* [ASSIGNMENT]: Return all of the data that follows precisely, leaving every image out.

>>

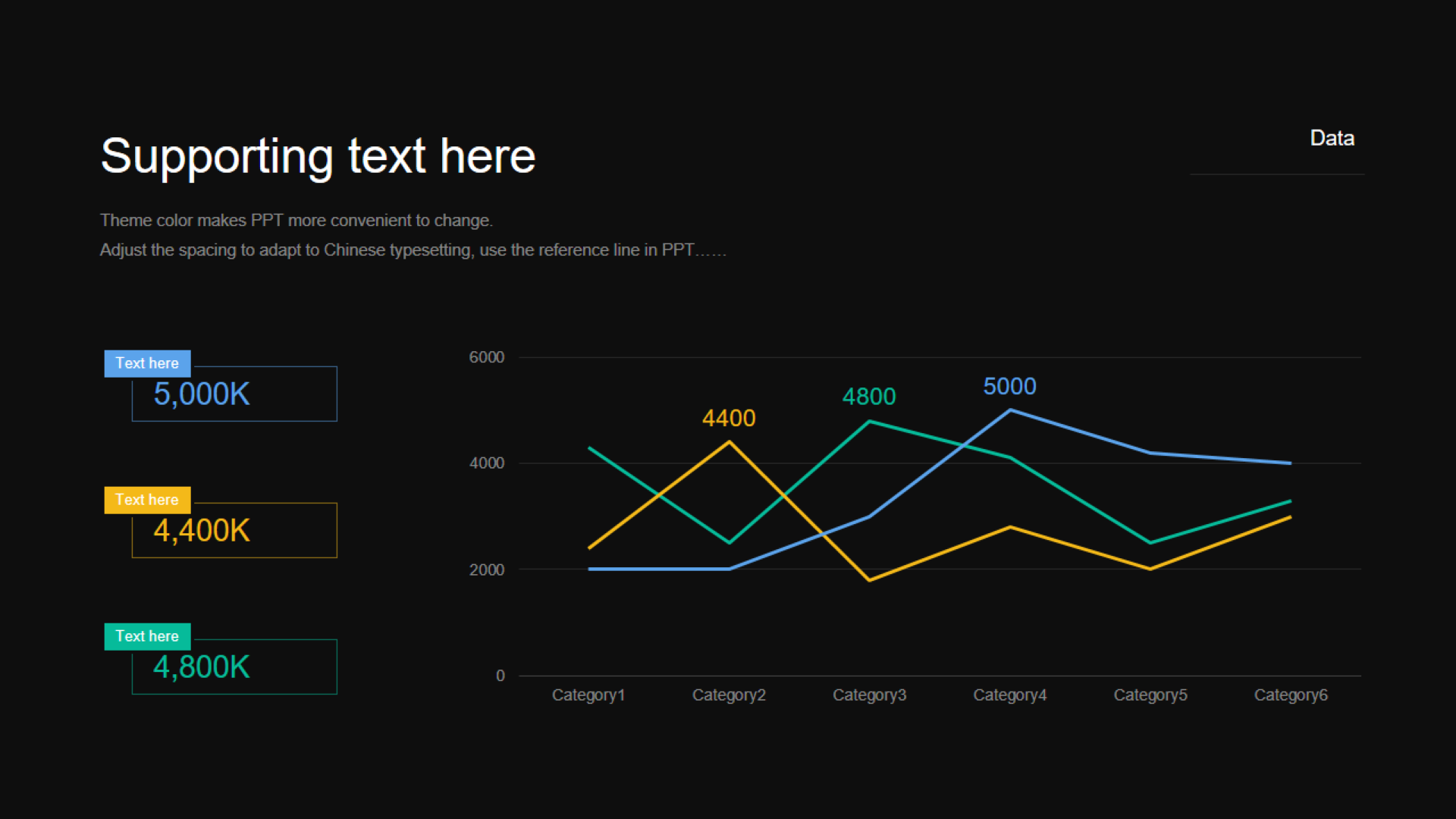 Supporting text here

Data

Theme color makes PPT more convenient to change.
Adjust the spacing to adapt to Chinese typesetting, use the reference line in PPT……

Text here
5,000K

Text here
4,400K

Text here
4,800K

6000
4000
2000
0

4400
4800
5000

Category1 Category2 Category3 Category4 Category5 Category6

<<

* [SOLUTION BELOW]:
 Supporting text here

Data

Theme color makes PPT more convenient to change.
Adjust the spacing to adapt to Chinese typesetting, use the reference line in PPT……

Text here
5,000K

Text here
4,400K

Text here
4,800K

6000
4000
2000
0

4400
4800
5000

Category1 Category2 Category3 Category4 Category5 Category6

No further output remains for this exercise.